Nonetheless, despite the advantages, a glaring problem with this approach is that it is
conflated with the very processes it is attempting to predict. That is, in the case of assessing the
ability to generate predictive inferences, in order to assess what might follow a passage, the
student must understand the passage as well as the text describing what might follow (and
engage in intertextual processing of the two pieces of information). In order to assess a summary,
the student must be able to comprehend both the passage and all of the summaries and be
capable of comparing the summaries. In sum, the reading and comprehension processes
involved in answering the questions are far too intertwined with the processes involved in the
comprehension of the passage to extricate a student’s metacognitive abilities.
This conclusion was supported by the results of their study.
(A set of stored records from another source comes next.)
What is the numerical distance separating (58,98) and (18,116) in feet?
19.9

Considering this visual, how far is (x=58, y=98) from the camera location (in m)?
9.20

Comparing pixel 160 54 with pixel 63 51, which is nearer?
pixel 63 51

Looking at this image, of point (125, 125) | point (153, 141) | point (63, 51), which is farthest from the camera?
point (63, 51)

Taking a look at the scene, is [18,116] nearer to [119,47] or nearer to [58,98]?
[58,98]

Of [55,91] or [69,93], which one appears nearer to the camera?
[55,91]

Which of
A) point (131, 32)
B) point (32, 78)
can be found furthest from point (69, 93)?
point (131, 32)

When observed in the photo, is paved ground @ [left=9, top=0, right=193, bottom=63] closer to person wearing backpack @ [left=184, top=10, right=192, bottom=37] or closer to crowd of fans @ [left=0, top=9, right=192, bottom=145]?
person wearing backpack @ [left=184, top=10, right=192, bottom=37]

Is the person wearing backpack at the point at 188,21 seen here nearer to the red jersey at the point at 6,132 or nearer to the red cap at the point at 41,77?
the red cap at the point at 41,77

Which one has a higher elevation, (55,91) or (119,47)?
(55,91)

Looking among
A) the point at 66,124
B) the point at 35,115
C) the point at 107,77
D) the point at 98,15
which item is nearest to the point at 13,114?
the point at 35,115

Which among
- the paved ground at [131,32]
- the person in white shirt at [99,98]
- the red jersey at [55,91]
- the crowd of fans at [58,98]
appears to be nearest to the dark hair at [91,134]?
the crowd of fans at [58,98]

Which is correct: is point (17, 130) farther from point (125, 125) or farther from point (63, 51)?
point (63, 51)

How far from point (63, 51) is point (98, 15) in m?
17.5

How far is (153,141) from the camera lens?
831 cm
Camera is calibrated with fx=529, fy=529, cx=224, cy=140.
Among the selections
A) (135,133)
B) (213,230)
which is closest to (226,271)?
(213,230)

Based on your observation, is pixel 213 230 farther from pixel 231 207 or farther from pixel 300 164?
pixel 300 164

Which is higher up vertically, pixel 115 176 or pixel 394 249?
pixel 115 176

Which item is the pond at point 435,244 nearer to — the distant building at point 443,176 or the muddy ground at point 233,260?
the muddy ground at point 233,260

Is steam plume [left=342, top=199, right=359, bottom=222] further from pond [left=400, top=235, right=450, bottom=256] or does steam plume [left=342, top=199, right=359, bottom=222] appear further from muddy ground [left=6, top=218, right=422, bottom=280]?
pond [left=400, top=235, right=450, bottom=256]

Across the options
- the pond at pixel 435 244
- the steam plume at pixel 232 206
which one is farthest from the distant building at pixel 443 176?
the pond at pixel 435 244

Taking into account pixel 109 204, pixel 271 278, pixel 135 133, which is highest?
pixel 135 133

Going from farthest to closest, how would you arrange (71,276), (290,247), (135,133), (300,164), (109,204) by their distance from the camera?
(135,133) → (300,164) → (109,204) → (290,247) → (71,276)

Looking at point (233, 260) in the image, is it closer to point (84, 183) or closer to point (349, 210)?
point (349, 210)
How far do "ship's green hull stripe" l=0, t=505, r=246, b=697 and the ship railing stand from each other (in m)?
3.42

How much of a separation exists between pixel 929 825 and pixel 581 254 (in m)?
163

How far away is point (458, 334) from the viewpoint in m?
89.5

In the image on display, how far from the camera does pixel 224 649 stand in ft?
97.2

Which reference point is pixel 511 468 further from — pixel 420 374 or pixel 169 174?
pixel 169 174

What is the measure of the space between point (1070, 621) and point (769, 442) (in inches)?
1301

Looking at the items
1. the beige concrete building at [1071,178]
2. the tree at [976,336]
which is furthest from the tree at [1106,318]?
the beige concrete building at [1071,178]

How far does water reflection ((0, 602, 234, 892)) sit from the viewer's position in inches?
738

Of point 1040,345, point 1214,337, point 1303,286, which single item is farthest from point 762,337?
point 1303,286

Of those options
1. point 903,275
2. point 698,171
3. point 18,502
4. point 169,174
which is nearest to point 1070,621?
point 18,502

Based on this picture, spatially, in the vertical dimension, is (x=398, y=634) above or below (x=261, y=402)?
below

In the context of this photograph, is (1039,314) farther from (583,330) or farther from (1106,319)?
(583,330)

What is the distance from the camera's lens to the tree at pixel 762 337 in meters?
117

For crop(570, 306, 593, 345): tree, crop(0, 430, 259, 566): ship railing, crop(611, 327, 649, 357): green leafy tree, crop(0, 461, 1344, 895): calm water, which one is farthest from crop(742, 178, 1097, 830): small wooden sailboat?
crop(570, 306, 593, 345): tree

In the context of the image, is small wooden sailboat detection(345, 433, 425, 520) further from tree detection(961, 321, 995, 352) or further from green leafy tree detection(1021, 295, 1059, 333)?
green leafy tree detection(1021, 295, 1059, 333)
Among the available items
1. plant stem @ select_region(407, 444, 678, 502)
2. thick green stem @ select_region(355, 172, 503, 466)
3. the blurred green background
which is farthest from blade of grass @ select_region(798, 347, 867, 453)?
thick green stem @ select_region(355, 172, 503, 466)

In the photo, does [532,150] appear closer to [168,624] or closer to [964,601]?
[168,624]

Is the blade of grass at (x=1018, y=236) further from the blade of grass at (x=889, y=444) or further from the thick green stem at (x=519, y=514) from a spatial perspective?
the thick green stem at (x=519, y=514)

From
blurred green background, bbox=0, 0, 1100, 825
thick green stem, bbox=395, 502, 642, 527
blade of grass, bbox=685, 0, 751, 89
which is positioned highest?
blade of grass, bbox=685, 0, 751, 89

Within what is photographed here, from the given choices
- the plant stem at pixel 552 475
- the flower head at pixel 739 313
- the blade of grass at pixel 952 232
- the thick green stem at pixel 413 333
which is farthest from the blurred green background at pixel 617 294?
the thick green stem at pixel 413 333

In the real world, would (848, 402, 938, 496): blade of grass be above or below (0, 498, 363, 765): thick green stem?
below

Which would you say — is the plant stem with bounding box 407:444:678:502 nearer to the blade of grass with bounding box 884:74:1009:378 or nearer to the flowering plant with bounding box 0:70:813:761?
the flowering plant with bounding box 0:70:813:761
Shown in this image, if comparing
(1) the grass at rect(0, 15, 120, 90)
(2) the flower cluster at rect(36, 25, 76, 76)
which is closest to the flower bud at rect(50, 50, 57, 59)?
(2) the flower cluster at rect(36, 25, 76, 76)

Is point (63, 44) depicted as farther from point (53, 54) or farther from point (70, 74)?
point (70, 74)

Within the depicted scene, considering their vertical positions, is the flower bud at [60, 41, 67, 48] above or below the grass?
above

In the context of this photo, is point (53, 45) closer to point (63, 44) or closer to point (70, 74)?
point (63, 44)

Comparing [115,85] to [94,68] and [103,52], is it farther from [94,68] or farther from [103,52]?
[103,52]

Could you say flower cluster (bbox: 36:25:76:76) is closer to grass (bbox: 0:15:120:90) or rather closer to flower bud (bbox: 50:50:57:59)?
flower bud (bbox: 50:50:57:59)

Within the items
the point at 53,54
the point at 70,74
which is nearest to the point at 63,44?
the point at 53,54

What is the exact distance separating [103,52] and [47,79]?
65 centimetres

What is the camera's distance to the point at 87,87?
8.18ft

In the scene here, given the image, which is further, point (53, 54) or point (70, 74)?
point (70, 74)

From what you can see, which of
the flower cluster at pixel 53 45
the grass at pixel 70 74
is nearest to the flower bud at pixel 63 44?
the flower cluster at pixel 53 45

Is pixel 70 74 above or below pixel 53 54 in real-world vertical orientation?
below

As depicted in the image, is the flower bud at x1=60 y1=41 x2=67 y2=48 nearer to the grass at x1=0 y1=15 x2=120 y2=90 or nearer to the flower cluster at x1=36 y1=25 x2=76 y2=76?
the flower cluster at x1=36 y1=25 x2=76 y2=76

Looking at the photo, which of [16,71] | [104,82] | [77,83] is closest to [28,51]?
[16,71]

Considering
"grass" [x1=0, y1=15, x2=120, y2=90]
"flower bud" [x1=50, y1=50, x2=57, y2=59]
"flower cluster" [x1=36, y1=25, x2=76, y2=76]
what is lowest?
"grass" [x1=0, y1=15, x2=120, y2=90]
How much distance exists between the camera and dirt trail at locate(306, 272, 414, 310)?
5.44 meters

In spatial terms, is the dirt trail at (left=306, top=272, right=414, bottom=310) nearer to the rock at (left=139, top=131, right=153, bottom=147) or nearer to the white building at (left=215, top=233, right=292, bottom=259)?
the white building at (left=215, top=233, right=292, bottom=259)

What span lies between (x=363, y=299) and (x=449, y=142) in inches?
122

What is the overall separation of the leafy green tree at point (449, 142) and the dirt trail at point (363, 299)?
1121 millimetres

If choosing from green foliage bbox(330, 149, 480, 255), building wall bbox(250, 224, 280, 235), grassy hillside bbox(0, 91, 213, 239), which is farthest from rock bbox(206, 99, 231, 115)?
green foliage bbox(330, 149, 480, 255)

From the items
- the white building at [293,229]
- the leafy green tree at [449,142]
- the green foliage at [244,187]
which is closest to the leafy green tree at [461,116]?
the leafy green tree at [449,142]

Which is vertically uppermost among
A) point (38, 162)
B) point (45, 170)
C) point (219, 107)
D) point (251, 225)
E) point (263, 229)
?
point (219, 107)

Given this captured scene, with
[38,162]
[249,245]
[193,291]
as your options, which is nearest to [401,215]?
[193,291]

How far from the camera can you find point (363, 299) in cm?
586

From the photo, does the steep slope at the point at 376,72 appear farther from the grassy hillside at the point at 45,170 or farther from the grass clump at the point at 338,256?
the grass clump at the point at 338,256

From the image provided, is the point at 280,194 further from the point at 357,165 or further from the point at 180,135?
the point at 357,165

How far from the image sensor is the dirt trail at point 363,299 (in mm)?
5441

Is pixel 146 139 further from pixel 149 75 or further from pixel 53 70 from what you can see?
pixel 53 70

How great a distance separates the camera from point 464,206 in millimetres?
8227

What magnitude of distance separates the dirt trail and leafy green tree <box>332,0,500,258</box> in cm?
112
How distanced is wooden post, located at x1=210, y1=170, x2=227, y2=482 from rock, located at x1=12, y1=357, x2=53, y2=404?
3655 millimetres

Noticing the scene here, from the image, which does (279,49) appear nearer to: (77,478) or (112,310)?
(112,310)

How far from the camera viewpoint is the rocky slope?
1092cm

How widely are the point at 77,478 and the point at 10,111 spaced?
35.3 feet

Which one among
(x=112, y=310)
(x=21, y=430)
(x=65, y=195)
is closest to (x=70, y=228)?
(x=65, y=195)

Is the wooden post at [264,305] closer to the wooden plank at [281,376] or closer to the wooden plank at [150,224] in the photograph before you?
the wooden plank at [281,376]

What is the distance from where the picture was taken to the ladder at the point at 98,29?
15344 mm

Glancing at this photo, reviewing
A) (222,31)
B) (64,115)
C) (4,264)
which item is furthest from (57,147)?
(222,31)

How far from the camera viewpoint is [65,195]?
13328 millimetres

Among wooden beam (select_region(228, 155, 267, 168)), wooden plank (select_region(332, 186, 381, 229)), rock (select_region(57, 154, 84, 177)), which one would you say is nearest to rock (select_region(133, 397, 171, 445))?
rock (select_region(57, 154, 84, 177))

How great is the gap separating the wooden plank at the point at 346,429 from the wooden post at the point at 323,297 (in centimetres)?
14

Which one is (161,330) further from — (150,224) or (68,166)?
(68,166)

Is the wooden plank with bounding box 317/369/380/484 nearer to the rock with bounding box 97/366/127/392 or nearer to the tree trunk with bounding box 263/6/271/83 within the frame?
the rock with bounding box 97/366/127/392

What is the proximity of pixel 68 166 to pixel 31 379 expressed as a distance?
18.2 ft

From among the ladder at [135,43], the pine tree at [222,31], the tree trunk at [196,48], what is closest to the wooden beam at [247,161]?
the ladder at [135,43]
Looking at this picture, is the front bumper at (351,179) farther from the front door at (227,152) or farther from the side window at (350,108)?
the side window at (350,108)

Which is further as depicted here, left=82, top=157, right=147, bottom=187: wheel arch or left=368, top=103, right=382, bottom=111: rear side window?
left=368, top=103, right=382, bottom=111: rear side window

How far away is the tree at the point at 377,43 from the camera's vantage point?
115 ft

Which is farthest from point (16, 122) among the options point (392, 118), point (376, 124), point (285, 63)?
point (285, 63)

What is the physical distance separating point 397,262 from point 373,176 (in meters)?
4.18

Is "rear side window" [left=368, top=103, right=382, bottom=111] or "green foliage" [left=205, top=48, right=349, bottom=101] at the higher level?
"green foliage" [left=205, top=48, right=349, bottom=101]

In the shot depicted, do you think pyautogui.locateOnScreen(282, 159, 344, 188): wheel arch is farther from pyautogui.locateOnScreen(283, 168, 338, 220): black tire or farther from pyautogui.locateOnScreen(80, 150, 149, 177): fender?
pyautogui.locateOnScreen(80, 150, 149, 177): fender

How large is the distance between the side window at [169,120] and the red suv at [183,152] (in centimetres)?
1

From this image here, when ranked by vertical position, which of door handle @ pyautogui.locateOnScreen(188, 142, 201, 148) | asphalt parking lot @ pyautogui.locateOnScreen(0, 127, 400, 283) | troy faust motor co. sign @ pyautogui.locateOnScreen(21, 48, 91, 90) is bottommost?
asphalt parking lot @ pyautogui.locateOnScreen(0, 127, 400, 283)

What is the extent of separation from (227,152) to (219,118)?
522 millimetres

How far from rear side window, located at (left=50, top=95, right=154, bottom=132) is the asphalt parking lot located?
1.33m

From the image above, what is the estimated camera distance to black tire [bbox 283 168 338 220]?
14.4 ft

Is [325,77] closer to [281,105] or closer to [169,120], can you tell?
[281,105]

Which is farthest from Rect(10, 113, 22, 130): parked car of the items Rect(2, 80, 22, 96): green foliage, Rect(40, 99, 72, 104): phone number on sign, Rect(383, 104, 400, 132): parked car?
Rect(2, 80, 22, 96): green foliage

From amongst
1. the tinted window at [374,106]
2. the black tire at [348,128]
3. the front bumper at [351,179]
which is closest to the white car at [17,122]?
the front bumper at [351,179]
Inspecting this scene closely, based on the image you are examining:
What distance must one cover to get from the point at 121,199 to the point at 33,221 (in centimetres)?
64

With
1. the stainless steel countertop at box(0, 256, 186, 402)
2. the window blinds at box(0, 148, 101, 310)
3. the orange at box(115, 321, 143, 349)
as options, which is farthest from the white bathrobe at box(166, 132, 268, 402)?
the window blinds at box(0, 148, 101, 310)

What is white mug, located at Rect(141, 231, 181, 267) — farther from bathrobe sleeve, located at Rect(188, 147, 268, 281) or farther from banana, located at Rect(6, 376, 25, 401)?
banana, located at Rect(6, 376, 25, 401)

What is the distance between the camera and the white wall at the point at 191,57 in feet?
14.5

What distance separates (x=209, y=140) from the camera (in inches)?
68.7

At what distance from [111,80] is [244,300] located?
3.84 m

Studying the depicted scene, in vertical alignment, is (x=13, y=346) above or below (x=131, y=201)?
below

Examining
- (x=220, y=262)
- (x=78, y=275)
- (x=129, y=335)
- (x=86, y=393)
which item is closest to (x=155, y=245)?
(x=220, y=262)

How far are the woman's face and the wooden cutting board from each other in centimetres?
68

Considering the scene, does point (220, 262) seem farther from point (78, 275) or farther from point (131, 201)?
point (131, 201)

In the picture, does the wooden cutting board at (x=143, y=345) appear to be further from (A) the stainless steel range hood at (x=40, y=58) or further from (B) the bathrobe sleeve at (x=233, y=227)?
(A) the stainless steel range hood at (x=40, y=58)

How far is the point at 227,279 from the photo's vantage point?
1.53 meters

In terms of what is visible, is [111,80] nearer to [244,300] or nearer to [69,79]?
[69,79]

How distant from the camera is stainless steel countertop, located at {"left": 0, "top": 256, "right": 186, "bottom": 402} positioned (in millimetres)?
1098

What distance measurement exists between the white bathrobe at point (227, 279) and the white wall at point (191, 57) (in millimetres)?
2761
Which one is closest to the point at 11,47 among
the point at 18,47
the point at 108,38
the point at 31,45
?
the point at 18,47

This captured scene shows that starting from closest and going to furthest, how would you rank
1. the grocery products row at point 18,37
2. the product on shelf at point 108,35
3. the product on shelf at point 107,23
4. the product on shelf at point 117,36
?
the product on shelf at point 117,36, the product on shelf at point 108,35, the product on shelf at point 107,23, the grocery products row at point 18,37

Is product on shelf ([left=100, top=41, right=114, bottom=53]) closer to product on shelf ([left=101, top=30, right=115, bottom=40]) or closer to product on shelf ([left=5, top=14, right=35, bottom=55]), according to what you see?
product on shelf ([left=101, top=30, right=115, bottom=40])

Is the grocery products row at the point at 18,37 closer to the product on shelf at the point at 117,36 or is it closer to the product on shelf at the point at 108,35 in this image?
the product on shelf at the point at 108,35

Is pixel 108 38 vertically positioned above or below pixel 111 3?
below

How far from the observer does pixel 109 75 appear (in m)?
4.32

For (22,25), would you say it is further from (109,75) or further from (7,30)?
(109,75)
To assess the reliability and
validity of the strategy measure, Cromley and Azevedo (this issue) conducted three separate
studies including 1097 high school and college students. The specific measures differed
somewhat across the studies, but the constructs assessed were more or less constant. Across the
three studies, they found that the strategy use measure accounted for little unique variance.
While it correlated with the other measures and the target comprehension measure, it added little
in explaining performance. Indeed, Cromley and Azevedo found that across all three studies, the
effects of each separate variable overlapped with the effects of the other variables, each offering
little unique variance. These results support the conclusion that the strategy measure primarily
assessed comprehension rather than a separable construct associated with strategy use. Notably,
the lack of unique variance among all of the measures may be at least partially due to task
specific performance given that multiple-choice was the response format common to all of the
measures. On the plus side, the measure may provide a viable measure of a student’s ability to
understand text deeply rather than superficially, while at the same time using a multiple-choice
format (which facilitates scoring).
In sum, while Cromley and Azevedo (this issue) addressed both of the principle issues
facing the measurement of metacomprehension and deep strategies, a third concern was
introduced, that of successfully separating the use of the strategies from other processes involved
in reading and comprehension. While some may argue that comprehension and strategy use (or
metacognition) are one and the same, most theories assume that they are separable constructs.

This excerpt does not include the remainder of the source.